-- START Source passage --

In summary, **use** `mockall` **when stubbing out parts of the system that are
not the primary target of the test**. For testing network outages in `mxd`, the
tests largely rely on `tokio-test` to simulate the transport. However, if, for
example, database access or external services were intertwined with the network
handling, mocking them out would be essential to create repeatable unit tests.

## Async Testing Best Practices and Final Thoughts

Our refactoring and tests align with async Rust best practices in several ways:

- **Deterministic Timing:** By using `#[tokio::test(start_paused)]` and
  controlling the clock, we avoid making tests that actually sleep for seconds.
  This speeds up the test suite and avoids flakiness due to timing. Always
  ensure that any time-based logic (like `timeout` calls) in the code can be
  fast-forwarded in tests.

- **Trait-Based Abstraction:** Introducing a trait or generic interface for the
  transport layer follows the dependency-inversion principle. It not only makes
  testing easier but also means the server code could be extended to other
  transport types (imagine swapping `TcpStream` with a TLS stream or an
  in-memory channel) without changing the core logic. This decoupling is a win
  for maintainability.

- **Using In-Memory Channels:** We saw that `tokio::io::duplex` was already used
  in `mxd`’s own tests for normal conditions. We built on that idea with
  `tokio-test::io::Builder` to handle error cases. Both provide lightweight
  in-process channels that behave like network streams, which is far preferable
  to spawning real sockets in unit tests.

- **Granular Testing:** Rather than trying to simulate a full multi-connection
  environment at once, we tested one connection at a time in various failure
  modes. This isolates issues and makes tests simpler. The use of `JoinSet` in
  `accept_connections` and multi-task concurrency is tested indirectly by these
  unit tests, though integration tests or an end-to-end test (spinning up the
  server and connecting with a real socket) may also be considered for
  additional confidence. Those, however, are typically slower and less
  deterministic, so unit tests like we’ve written are invaluable for covering
  edge cases.

-- END Source passage --

## Short task
Pick up the passage on testing network failures in async Rust after its final sentence and continue writing it.

-- START Data shown --

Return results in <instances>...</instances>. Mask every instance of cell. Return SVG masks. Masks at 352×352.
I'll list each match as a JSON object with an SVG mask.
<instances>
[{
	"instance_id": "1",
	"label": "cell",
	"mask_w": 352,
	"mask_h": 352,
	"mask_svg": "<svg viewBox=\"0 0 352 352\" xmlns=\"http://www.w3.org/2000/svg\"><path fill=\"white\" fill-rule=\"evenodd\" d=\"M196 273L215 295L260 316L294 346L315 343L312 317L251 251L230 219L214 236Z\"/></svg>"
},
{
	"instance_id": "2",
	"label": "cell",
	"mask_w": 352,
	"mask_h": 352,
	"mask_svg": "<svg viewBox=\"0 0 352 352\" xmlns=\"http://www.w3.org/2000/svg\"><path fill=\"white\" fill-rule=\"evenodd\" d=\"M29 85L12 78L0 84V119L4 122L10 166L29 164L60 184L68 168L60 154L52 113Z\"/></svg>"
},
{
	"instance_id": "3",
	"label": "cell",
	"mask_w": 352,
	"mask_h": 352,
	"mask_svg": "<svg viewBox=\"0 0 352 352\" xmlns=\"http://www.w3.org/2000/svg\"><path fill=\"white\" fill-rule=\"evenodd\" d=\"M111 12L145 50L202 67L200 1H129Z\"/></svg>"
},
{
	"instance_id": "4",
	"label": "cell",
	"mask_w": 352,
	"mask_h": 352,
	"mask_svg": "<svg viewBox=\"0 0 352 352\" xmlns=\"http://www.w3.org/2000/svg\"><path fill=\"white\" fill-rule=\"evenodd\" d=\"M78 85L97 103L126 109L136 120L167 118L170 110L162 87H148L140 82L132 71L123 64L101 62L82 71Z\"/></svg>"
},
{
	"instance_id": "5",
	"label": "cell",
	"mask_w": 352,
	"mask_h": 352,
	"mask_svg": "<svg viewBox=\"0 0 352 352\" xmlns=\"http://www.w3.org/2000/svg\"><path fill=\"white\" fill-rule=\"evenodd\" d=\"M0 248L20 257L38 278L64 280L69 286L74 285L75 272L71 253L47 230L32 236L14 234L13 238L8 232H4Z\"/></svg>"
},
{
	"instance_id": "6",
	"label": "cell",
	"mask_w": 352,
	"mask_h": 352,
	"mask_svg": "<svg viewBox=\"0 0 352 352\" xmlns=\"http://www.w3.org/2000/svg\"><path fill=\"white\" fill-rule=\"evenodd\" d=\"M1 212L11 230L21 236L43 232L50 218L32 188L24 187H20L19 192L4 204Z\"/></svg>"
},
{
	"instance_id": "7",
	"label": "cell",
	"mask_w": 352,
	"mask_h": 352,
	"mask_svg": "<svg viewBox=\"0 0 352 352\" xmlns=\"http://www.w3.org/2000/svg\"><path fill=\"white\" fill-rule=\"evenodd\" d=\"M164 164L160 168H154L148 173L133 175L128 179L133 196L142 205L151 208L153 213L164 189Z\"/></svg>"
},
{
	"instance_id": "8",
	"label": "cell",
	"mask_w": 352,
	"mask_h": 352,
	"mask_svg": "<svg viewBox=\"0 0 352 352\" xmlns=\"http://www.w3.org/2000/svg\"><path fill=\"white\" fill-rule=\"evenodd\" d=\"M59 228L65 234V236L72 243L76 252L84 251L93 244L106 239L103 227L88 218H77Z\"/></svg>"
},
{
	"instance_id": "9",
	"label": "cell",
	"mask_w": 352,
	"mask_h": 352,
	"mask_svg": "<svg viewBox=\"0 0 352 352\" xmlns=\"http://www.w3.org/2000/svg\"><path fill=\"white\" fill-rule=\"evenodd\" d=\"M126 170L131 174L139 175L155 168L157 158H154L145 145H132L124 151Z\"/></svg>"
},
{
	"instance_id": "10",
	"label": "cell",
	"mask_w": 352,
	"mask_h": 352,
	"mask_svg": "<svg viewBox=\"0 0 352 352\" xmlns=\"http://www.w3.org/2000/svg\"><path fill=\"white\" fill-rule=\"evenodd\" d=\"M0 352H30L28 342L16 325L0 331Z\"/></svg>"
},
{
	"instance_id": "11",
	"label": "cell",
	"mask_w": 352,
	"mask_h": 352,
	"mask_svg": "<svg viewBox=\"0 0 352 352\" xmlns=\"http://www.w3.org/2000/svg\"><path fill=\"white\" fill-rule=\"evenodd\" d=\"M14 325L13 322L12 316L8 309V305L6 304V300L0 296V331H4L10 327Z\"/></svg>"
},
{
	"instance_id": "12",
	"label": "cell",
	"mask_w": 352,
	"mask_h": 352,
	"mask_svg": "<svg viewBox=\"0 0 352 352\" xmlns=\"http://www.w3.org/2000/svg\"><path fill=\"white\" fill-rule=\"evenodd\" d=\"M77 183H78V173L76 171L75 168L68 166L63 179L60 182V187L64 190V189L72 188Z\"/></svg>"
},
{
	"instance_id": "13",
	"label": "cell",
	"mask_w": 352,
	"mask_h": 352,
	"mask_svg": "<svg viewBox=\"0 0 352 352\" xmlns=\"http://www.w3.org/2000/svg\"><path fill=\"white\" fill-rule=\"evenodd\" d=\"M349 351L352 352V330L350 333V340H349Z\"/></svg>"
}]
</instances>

-- END Data shown --
-- START Data shown --

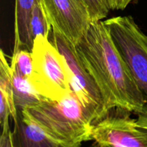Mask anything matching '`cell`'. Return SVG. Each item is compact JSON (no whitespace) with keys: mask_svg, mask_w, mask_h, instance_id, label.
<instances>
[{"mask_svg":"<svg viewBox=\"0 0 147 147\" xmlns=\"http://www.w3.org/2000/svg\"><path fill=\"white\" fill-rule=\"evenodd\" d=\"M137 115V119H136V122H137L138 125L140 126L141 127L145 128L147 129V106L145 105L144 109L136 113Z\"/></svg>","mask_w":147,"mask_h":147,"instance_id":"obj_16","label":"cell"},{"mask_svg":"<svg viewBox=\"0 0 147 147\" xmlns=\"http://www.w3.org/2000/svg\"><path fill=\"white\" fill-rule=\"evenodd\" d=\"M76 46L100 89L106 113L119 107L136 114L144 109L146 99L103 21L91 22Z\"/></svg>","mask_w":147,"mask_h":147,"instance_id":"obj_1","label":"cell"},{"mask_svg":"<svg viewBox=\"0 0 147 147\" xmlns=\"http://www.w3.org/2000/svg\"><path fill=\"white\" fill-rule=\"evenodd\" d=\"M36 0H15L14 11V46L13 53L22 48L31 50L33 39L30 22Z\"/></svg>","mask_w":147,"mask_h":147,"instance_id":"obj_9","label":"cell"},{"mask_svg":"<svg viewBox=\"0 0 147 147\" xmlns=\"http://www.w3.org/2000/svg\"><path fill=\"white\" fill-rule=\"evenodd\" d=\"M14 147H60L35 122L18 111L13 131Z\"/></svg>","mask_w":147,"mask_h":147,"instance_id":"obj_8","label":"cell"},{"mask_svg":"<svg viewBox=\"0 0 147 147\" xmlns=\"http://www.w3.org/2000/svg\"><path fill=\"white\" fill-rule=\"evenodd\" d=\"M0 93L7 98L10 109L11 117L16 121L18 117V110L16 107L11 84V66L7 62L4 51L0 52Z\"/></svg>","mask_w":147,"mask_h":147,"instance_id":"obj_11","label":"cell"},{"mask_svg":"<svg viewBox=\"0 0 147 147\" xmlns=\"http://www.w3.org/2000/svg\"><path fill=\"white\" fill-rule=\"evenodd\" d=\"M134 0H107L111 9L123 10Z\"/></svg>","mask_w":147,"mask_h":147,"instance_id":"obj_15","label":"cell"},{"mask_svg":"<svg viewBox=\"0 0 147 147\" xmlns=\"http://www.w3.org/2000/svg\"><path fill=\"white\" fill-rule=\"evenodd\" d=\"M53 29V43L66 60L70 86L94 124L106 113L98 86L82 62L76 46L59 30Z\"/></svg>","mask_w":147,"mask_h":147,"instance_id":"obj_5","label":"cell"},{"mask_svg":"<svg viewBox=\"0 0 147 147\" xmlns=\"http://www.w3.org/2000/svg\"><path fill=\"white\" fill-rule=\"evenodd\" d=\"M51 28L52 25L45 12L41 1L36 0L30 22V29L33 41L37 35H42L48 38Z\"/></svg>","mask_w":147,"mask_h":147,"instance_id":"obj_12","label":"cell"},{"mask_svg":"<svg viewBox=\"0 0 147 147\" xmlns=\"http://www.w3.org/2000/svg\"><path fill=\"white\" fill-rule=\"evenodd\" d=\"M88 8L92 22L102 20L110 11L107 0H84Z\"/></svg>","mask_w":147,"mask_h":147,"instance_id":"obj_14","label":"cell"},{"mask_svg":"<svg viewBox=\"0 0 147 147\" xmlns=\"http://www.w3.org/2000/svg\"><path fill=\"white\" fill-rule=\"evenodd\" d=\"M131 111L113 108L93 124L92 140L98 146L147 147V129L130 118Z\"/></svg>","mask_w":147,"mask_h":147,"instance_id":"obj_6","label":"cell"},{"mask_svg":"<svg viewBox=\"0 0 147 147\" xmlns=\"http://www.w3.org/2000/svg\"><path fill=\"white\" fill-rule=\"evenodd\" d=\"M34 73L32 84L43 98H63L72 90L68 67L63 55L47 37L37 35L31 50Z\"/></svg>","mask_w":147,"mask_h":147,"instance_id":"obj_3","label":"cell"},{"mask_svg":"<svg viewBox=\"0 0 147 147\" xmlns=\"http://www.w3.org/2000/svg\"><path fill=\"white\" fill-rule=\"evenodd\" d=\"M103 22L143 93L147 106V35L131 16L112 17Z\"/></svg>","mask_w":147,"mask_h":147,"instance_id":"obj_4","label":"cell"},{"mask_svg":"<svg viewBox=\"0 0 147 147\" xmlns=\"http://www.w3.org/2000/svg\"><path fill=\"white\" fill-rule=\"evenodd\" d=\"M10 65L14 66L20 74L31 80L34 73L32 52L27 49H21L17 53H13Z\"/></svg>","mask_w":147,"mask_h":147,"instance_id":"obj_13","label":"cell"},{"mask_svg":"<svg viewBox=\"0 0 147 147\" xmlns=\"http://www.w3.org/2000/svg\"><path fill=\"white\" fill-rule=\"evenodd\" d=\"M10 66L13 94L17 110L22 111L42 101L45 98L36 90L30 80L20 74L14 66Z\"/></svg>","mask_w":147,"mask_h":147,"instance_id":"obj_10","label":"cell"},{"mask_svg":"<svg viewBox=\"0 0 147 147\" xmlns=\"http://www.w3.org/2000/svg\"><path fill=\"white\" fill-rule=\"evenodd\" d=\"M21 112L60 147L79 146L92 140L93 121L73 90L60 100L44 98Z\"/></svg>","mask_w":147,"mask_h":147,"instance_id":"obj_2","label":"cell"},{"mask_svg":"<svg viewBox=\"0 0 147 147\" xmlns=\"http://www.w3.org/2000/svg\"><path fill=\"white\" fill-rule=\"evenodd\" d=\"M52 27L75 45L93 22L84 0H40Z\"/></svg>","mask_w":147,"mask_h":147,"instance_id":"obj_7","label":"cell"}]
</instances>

-- END Data shown --
-- START Data shown --

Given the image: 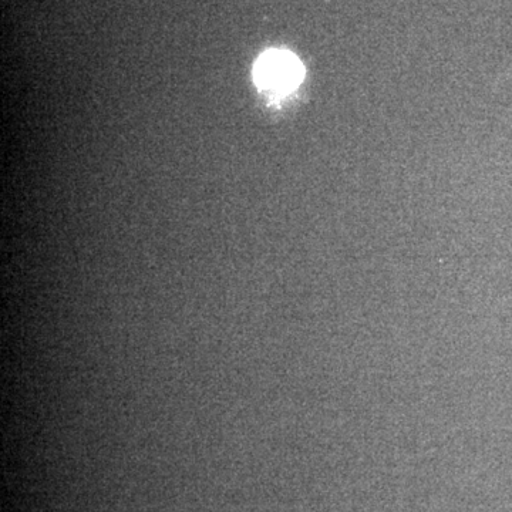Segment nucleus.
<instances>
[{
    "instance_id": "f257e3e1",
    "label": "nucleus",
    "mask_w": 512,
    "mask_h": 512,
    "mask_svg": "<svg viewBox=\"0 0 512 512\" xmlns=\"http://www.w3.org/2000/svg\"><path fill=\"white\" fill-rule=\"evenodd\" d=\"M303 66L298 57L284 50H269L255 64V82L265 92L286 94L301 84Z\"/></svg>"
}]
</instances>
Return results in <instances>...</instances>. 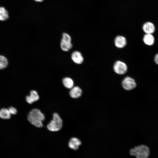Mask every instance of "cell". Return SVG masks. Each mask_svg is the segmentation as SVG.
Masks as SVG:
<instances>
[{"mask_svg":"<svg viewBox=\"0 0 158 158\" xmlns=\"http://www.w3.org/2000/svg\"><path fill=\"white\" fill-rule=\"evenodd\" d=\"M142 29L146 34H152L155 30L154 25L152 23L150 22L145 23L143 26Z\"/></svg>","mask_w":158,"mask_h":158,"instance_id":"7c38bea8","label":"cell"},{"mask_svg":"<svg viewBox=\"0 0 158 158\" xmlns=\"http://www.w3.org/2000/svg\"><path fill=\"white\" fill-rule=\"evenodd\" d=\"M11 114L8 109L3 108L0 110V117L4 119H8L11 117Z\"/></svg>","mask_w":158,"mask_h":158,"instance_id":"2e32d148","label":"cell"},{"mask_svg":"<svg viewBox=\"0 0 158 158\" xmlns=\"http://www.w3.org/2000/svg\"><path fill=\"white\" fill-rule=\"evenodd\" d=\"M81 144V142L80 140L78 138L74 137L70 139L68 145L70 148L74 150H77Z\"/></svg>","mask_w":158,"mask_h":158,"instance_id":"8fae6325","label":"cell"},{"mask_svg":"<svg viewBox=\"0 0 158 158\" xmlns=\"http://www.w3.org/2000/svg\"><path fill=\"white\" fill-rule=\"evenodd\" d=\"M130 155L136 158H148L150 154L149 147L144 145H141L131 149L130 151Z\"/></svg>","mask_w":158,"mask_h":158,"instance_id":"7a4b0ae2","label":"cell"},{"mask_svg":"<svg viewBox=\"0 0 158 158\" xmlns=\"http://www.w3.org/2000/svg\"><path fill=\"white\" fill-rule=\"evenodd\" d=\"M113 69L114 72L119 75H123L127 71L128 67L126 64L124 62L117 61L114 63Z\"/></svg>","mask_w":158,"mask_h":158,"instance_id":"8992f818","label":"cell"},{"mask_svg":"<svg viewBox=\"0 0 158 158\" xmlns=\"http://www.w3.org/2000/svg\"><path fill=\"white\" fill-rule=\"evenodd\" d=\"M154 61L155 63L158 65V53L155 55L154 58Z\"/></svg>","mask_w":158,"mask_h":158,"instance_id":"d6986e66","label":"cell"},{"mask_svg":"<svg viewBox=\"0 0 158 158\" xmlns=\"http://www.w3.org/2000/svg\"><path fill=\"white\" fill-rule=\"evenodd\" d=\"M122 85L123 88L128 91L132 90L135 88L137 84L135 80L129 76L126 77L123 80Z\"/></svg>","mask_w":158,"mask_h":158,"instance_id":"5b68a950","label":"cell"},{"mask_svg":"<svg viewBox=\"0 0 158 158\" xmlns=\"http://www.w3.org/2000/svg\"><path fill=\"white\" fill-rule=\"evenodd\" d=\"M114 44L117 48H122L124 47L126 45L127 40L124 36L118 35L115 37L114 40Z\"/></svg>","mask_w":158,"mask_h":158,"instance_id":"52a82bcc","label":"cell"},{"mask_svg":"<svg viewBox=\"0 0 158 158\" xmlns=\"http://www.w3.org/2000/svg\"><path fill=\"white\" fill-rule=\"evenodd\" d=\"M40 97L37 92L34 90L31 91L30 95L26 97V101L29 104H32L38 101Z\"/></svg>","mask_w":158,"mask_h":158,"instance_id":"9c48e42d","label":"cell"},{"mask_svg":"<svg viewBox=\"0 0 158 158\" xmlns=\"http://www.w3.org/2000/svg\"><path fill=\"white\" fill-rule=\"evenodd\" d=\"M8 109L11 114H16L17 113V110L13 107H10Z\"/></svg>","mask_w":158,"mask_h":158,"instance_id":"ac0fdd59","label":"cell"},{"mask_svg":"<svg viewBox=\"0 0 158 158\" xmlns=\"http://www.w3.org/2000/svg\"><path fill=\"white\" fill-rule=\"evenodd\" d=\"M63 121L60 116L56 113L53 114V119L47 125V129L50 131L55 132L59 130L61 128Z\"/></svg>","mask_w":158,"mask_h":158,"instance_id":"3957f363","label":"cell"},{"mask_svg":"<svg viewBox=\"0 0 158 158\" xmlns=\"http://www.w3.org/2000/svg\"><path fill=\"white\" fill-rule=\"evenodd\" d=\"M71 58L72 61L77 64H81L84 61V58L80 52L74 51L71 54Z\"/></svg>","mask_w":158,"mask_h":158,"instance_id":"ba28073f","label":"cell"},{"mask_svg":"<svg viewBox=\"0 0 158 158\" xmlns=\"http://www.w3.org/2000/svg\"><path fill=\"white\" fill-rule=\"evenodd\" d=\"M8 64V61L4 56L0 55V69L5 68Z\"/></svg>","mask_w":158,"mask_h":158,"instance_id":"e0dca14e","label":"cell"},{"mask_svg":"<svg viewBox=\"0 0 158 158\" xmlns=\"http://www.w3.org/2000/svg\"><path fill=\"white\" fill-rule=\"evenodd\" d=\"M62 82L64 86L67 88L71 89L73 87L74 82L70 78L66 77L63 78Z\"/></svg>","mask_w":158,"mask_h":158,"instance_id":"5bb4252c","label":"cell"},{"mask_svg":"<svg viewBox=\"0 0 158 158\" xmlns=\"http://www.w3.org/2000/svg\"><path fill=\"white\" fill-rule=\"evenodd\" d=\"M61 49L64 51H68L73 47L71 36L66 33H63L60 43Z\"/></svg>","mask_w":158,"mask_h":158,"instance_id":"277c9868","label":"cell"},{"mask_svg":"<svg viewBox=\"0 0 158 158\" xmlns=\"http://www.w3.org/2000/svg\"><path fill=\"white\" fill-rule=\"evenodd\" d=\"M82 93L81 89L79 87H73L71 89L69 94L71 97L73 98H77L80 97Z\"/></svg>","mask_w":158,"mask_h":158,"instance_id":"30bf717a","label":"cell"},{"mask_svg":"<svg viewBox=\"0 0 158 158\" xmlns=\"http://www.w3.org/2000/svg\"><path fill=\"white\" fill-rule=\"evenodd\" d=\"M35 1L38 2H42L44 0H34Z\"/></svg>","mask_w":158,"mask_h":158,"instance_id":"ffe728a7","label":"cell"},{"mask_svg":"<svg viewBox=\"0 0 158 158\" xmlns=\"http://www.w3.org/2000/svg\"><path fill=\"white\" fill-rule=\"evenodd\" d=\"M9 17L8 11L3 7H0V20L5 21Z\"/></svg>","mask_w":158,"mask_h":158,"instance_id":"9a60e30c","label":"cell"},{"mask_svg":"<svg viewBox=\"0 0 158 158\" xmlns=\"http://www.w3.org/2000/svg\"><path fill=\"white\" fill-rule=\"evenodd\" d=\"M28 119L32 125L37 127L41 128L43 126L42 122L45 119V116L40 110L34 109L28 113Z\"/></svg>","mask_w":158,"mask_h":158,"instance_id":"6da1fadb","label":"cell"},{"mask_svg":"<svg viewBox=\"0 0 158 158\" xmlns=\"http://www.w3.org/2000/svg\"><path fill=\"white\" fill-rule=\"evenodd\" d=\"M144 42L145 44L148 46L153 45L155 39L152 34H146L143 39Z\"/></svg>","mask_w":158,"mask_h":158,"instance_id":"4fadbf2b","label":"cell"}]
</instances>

-- END Data shown --

## Result of this exercise
Following this tutorial enables confident extension of the `mxd` test suite. We
demonstrated how to simulate timeouts, abrupt disconnects, and I/O errors for
both reads and writes. With parameterized tests and careful use of mocks, the
server’s resilience under adverse network conditions can be validated
thoroughly. This not only prevents regressions but also documents the intended
behaviour (for example, that a timeout should result in a specific error code
to the client, or that an EOF is treated as a graceful shutdown).

**In conclusion**, testing for network outages in async Rust requires a mix of
clever abstractions and tools:

- **Refactor for testability:** ensure the code accepts fake implementations of
  I/O.

- **Tokio’s test tools** simulate I/O and control time.

- **Rstest and mockall** keep tests clean, avoid repetition, and isolate
  concerns.

With these techniques, `mxd`’s server is well-equipped to handle the messy
reality of networks, and we have high-confidence tests to prove it.